It’s the old superstition,
. . .
neither inside nor outside,
. . .
A metaphor, as Amma says,
for not doing anything halfway.
from Red, White, and Whole
by Rajani LaRocca
Quill Tree Books/HarperCollins, 2021
When I was in grade school, I spent birthday money or my weekly allowance coins at my local dime store to buy, among other stuff, lucky rabbits’ feet. I don’t remember how many I had. They had a way of getting lost or borrowed or given away and needed to be replaced. Some were dyed pink or blue. I preferred the plain white ones. Their claws were still attached. On the opposite end was a round metal clasp, like a cap. A chain made of tiny balls was threaded through a small hole at the top so it could be clipped to a keychain or necklace.
Like most of my friends, I carried a rabbit’s foot on my keychain for good luck.
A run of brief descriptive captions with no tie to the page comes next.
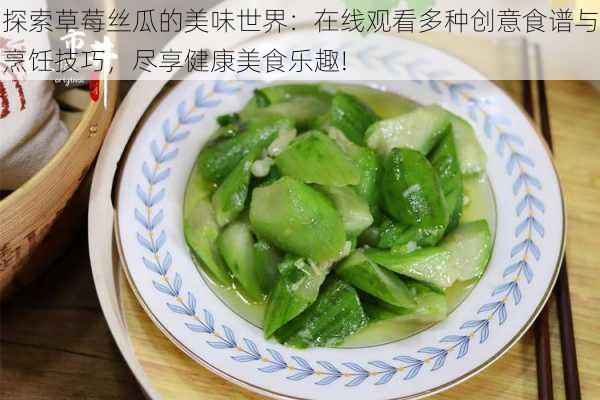 探索草莓丝瓜的美味世界:在线观看多种创意食谱与烹饪技巧,尽享健康美食乐趣!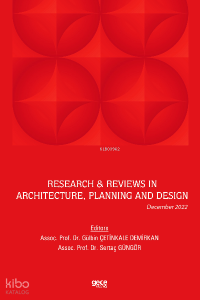 Research & Reviews in Architecture, Planning and Design / December 2022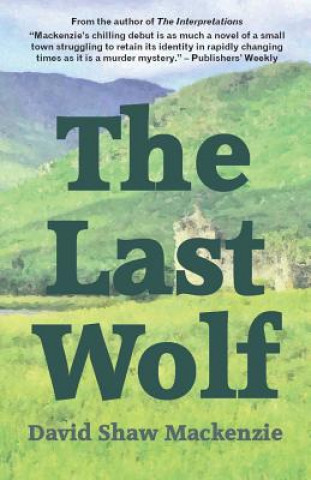 Kniha Last Wolf David Shaw Mackenzie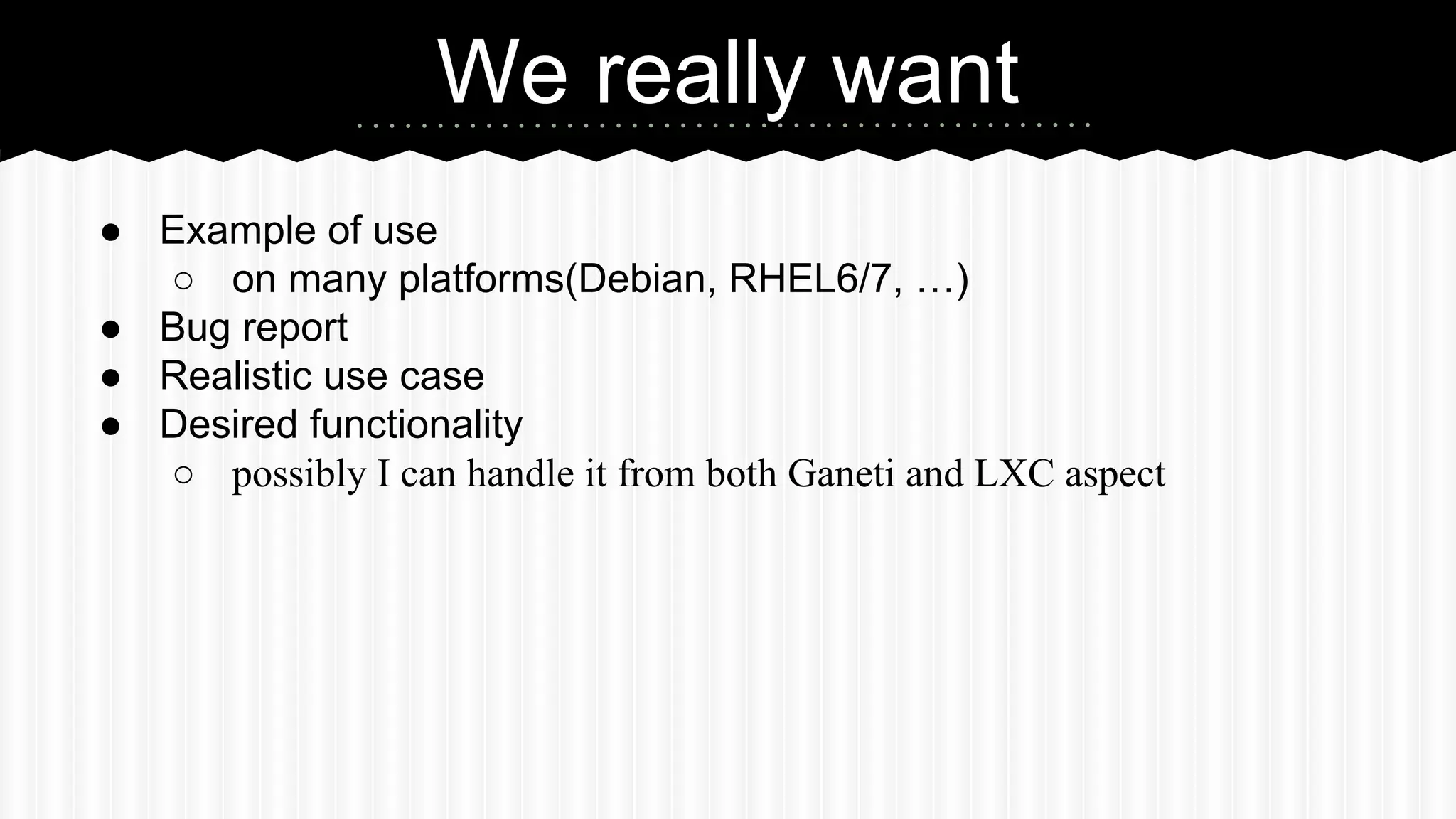 We really want 
● Example of use 
○ on many platforms(Debian, RHEL6/7, …) 
● Bug report 
● Realistic use case 
● Desired functionality 
○ possibly I can handle it from both Ganeti and LXC aspect 
 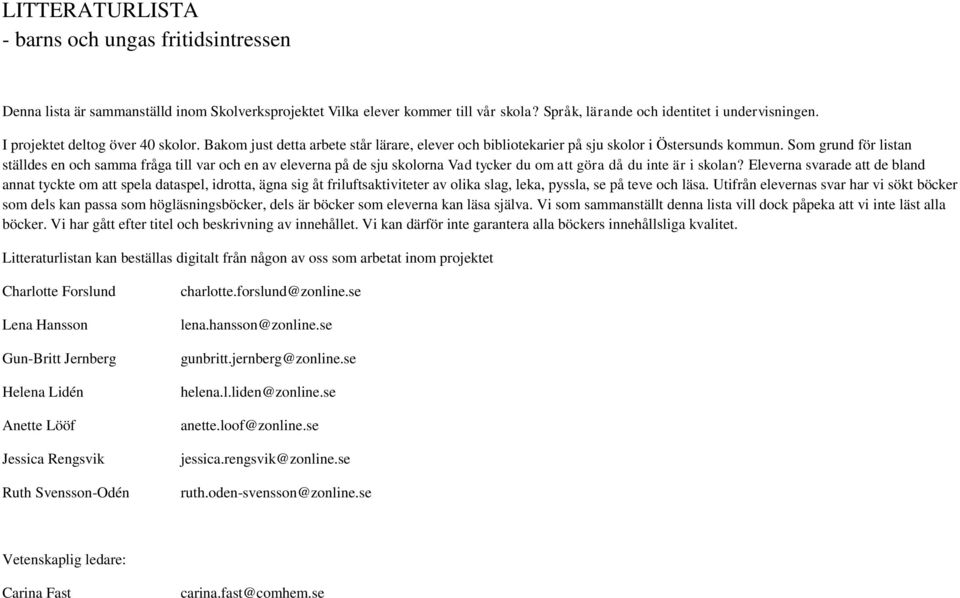 Som grund för listan ställdes en och samma fråga till var och en av eleverna på de sju skolorna Vad tycker du om att göra då du inte är i skolan?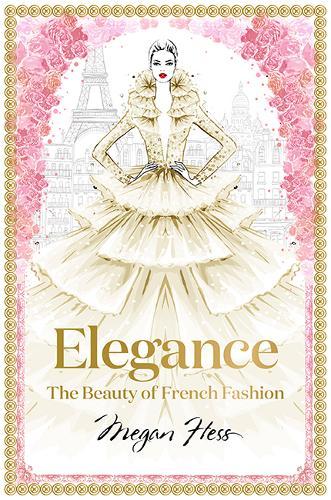 Elegance The Beauty of French Fashion | Megan Hess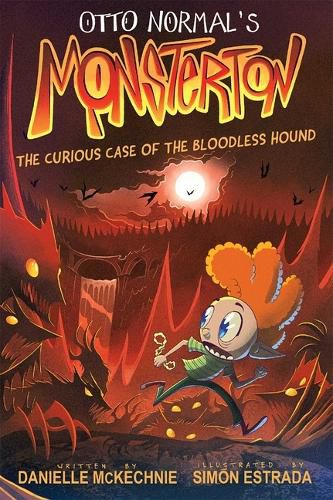 Cover image for Otto Normal's Monsterton: The Curious Case of the Bloodless Hound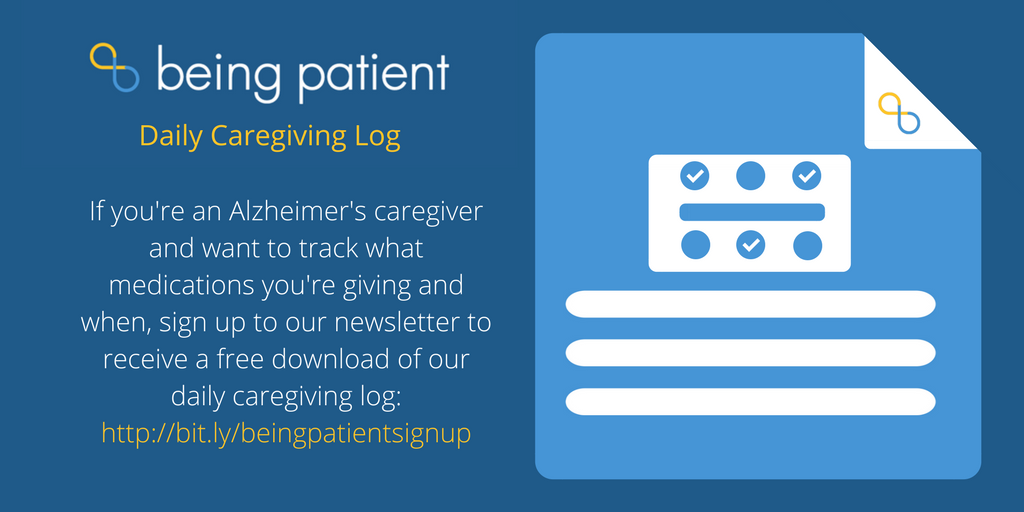Being Patient If You Re An Alzheimer S Caregiver Who Would Like To Stay Organized While Tracking Your Loved One S Activities Please Consider Signing Up For Our Newsletter To Receive A Free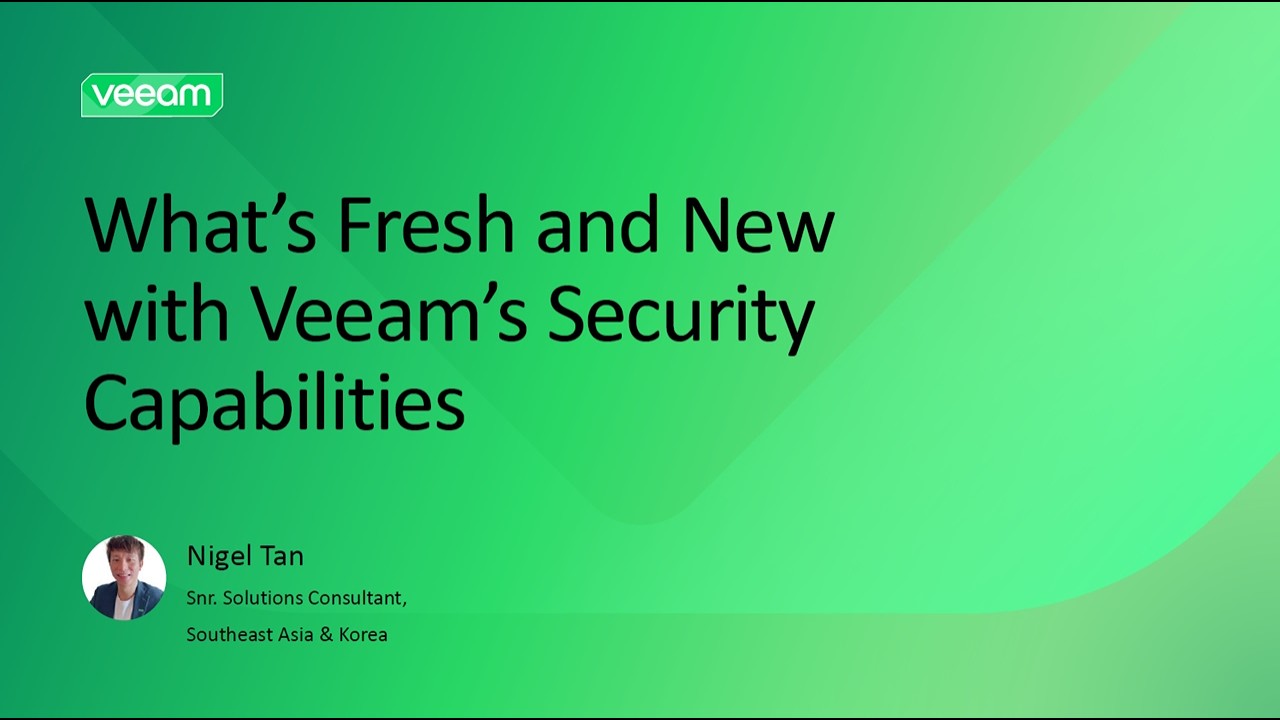 webinar-fresh-and-new-with-veeams-security-capabilities-seak video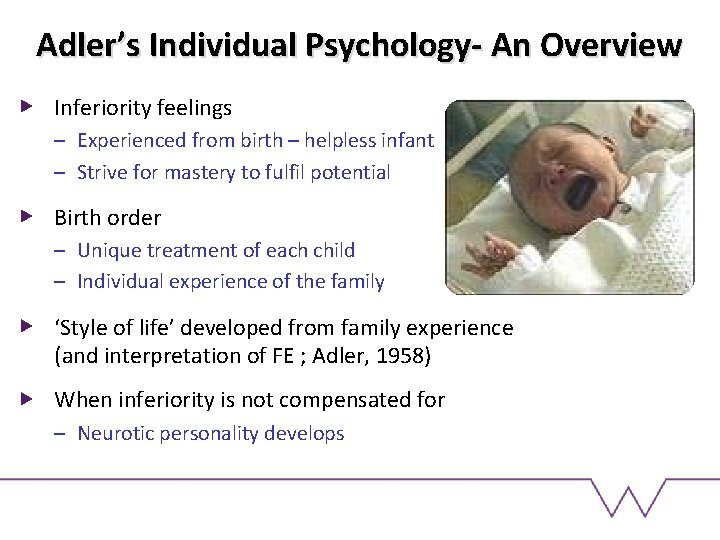 Adler’s Individual Psychology- An Overview Inferiority feelings – Experienced from birth – helpless infant
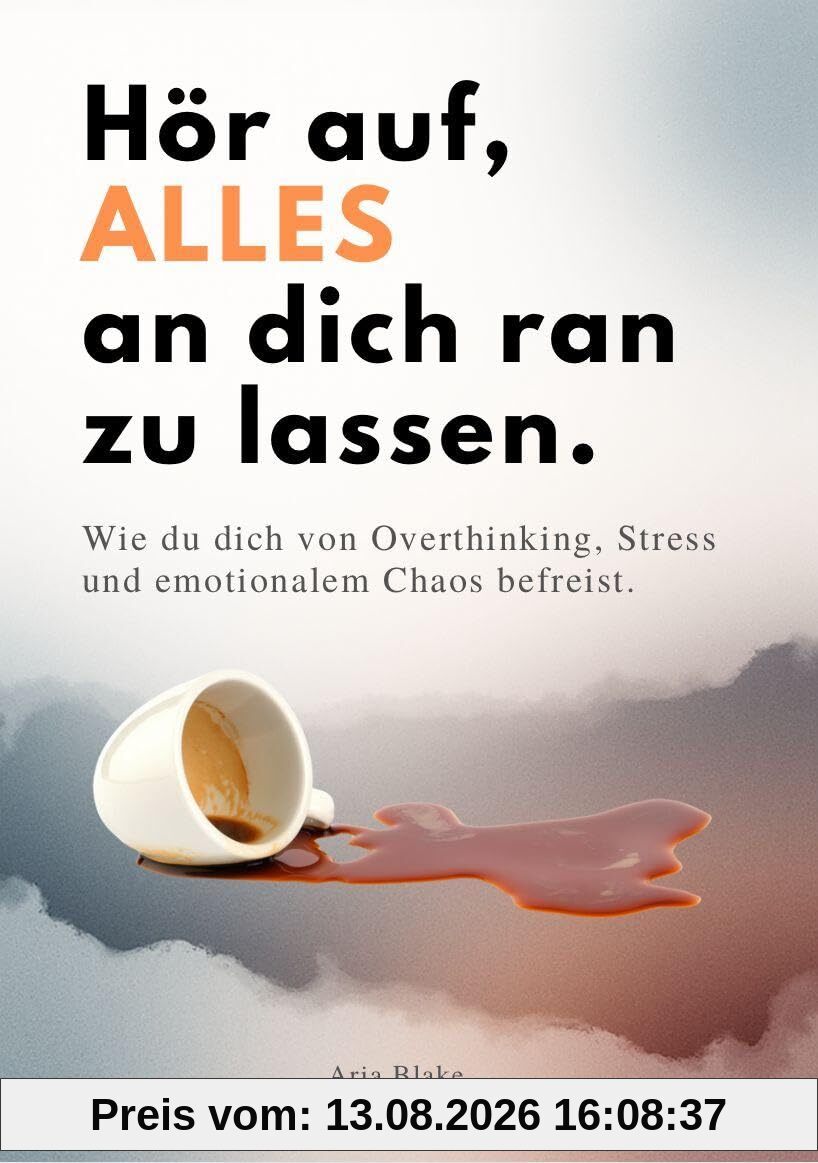 HÖR AUF, ALLES AN DICH RAN ZU LASSEN: Wie du dich von Overthinking, Stress und emotionalem Chaos befreist.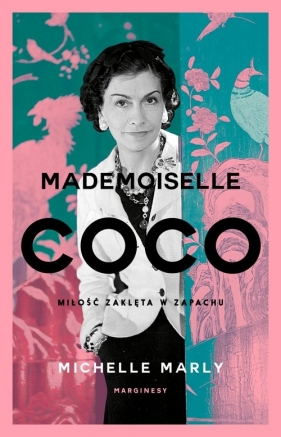 Mademoiselle Coco Miłość zaklęta w zapachu - Marly Michelle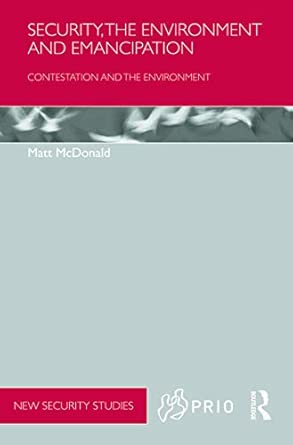 Security, the Environment and Emancipation: Contestation over Environmental Change 1st Edition book cover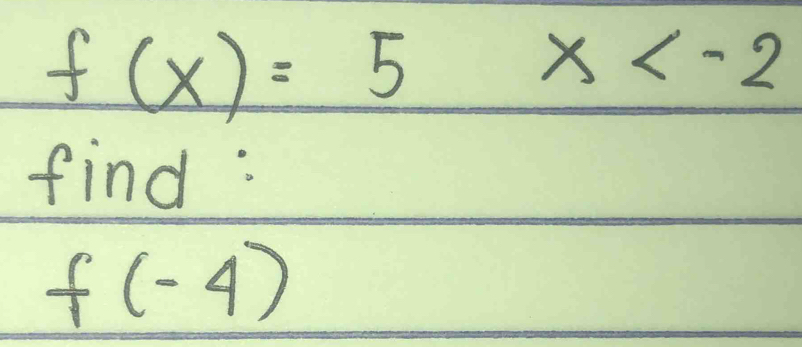 f(x)=5x
find :
f(-4)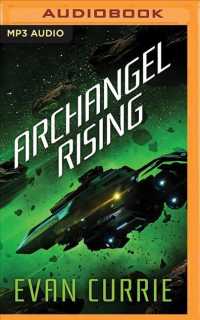 Archangel Rising (Archangel One) （MP3 UNA）
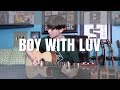 BTS (방탄소년단) 작은 것들을 위한 시 (Boy With Luv) feat. Halsey - Cover (Fingerstyle Guitar) KPOP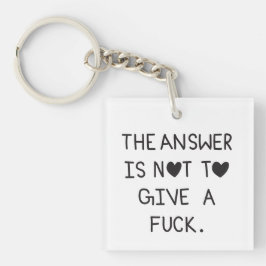 The answer is not to give a f sleutelhanger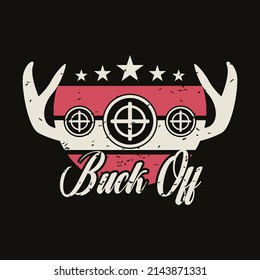 Buck off - Retro Hunting T-shirt Design for custom apparel print.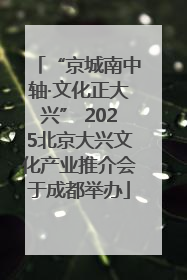 “京城南中轴·文化正大兴” 2025北京大兴文化产业推介会于成都举办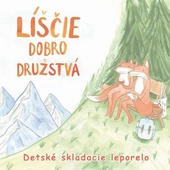 obálka: Líščie dobrodružstvá - detské skladacie leporelo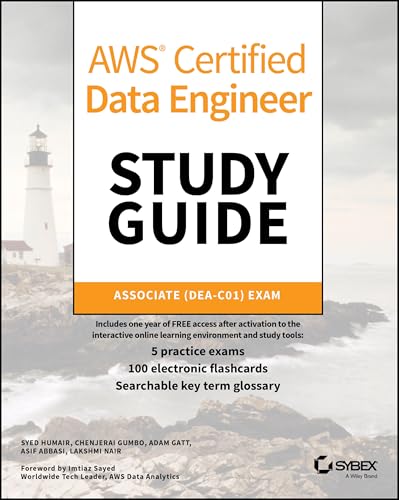 AWS Certified Data Engineer Study Guide: Associate (DEA-C01) Exam (Sybex Study Guides)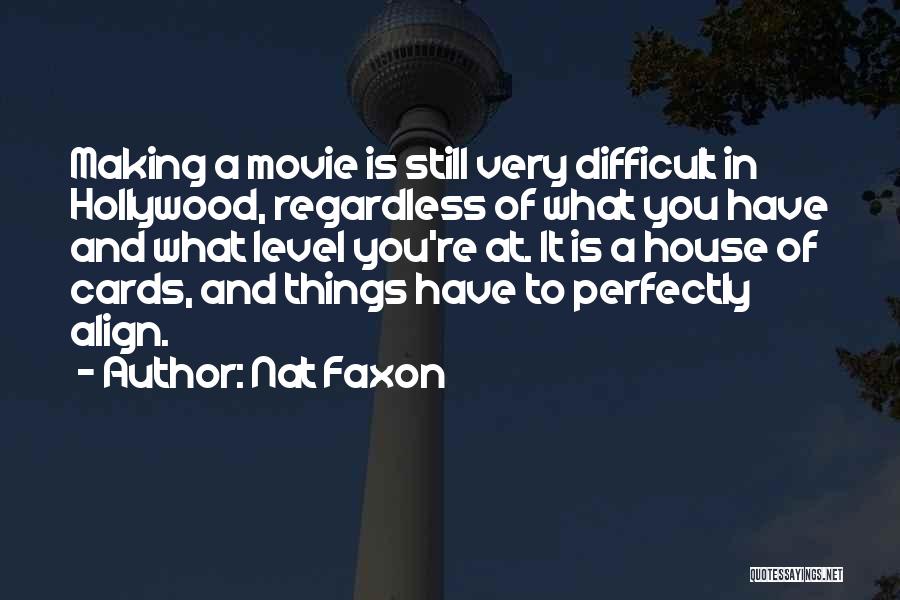 A House Quotes By Nat Faxon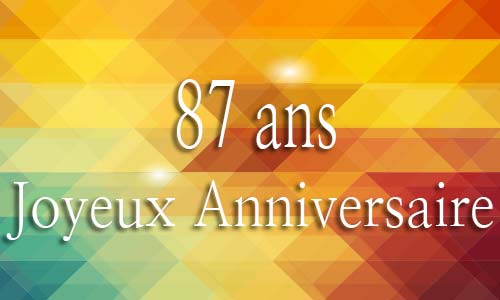 Carte anniversaire homme 87 ans geojaune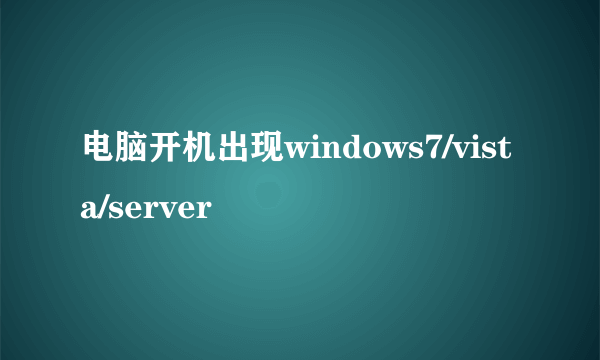 电脑开机出现windows7/vista/server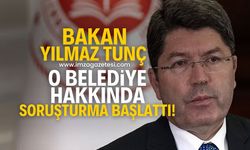 Adalet Bakanı Yılmaz Tunç açıkladı! O belediye hakkında soruşturma başlatıldı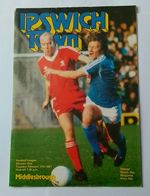 IPSWICH TOWN v MIDDLESBROUGH FOOTBALL PROGRAMME Division One 17th Feb 1981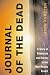 Journal of the Dead: A Story of Friendship and Murder in the New Mexico Desert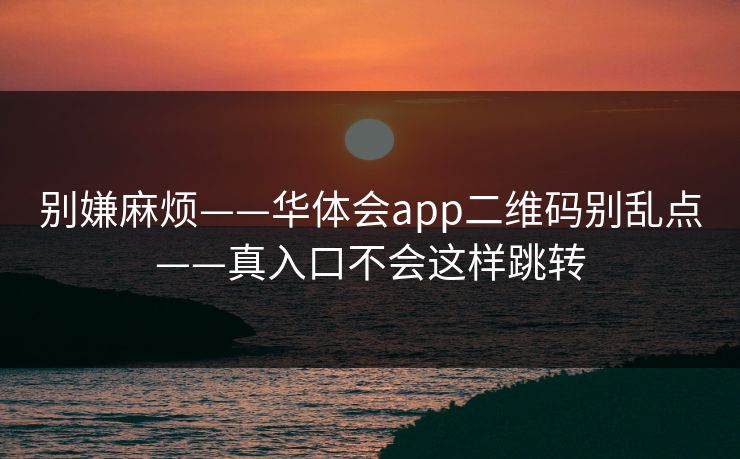 别嫌麻烦——华体会app二维码别乱点——真入口不会这样跳转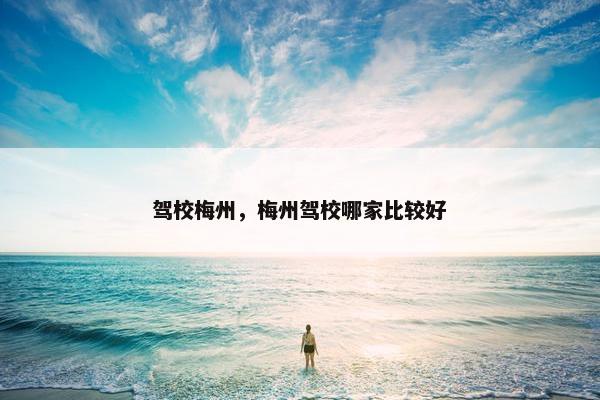 驾校梅州，梅州驾校哪家比较好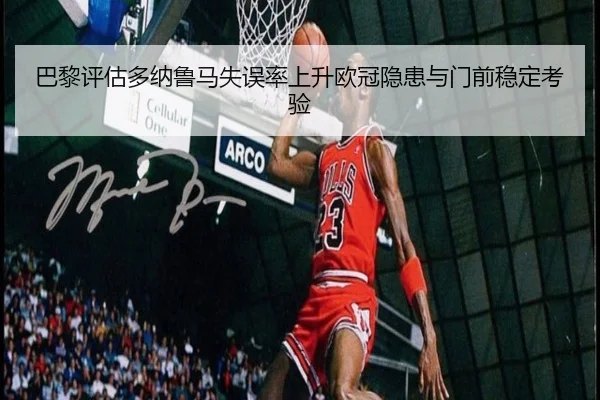 巴黎评估多纳鲁马失误率上升欧冠隐患与门前稳定考验 - kaiyun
When our teacher handed out tests, purple-inked ditto sheets, sometimes stapled together, sometimes just a single page, we’d all lay our rabbit’s feet on our desks. For good luck, in case the studying and generic prayers were not enough to ensure our success. Just in case.
One year, maybe third or fourth grade, our teacher told us “No rabbit’s feet in my classroom.” She gently explained that the good-luck charm had cost a living animal its life.
Why in the whole world had I not made that connection before? I was appalled. And now I had a dilemma. What would be the best way to rid myself of the sad and disgusting dead foot of a once living, furry bunny? The other sad part of this story is I don’t even remember. Maybe I gave it to a younger friend who did not have my same teacher. Maybe I gave it to my brother. I know I did not throw it away. That would have been sacrilegious. I’m not even sure I knew the word, but the idea of throwing away even part of a once-living being was as appalling as keeping it.
During a conversation with my older daughter we started talking about superstitions. She suggested that superstitions are portents of something bad. Unless you did a particular thing or carried or said one thing or another, something bad would happen. Black cats, ladders, and broken mirrors came to mind. But like carrying that rabbit’s foot, I knew sometimes superstition could foster good luck.
The New World Encyclopedia defines a superstition as “a way of attempting to regain control over events, particularly when one feels helpless.”
Understanding why events occur is one of humanity’s deepest yearnings. When something good, or especially when something bad happens, a common response is Why me? The quest for answers has led to many superstitions.
Often superstitions are born through coincidence. Who besides me has a lucky shirt or a penny? or pair of socks? or fork? or pencil? … Sometimes the item wards off the bad, and sometimes it attracts the good. I’ve been known to walk under an open ladder, just to see. (BTW, nothing happened.) I’ve also been known to toss a few grains of spilled salt over my shoulder, just because.
Some superstitions are particular to one society or culture or group of people. Some are more universal. Breaking a mirror will bring bad luck is a superstition believed in many cultures. It may have begun in Ancient Greece and Ancient Rome whose citizens attributed a person’s reflection with a connection to a their soul. Viewing your reflection in a pool was akin to seeing your soul. When artisans learned how to put a high sheen on metal, they believed their gods could see their souls in these reflective pieces. Later, when mirrors were made of glass, they became much more likely to break, often due to poor handling. It was considered so disrespectful that “people thought it compelled the gods to rain bad luck on anyone so careless.” ("The Conversation" from the University of South Carolina)
But maybe superstitions are really related to our attitude. If we think something bad will happen, but we carry a four-leaf-clover, or find a face-up penny, we’re likely to be more aware of the moment. We can ward off the bad happenstance through our own sensitivities. Likewise with “good” luck. If we expect good things will happen, we’re more likely to work toward that end.
I’m really more of a “gray” person than one who lives in the black and white of the world, but opposites are one of my fascinations. I keep a list of them. So I wondered, what is the opposite of superstition?
Expecting something in the spiritual realm or something faith-based, I took a quick peek at the antonym for superstition on my computer’s built-in thesaurus. What I found was not really a surprise: science.
Pure and simple, science is based in fact. But science is ever-changing and very complex. And we’re acquiring new scientific knowledge all the time. That doesn’t change the science, but it does change what we know to be true. At least until we learn the next new thing.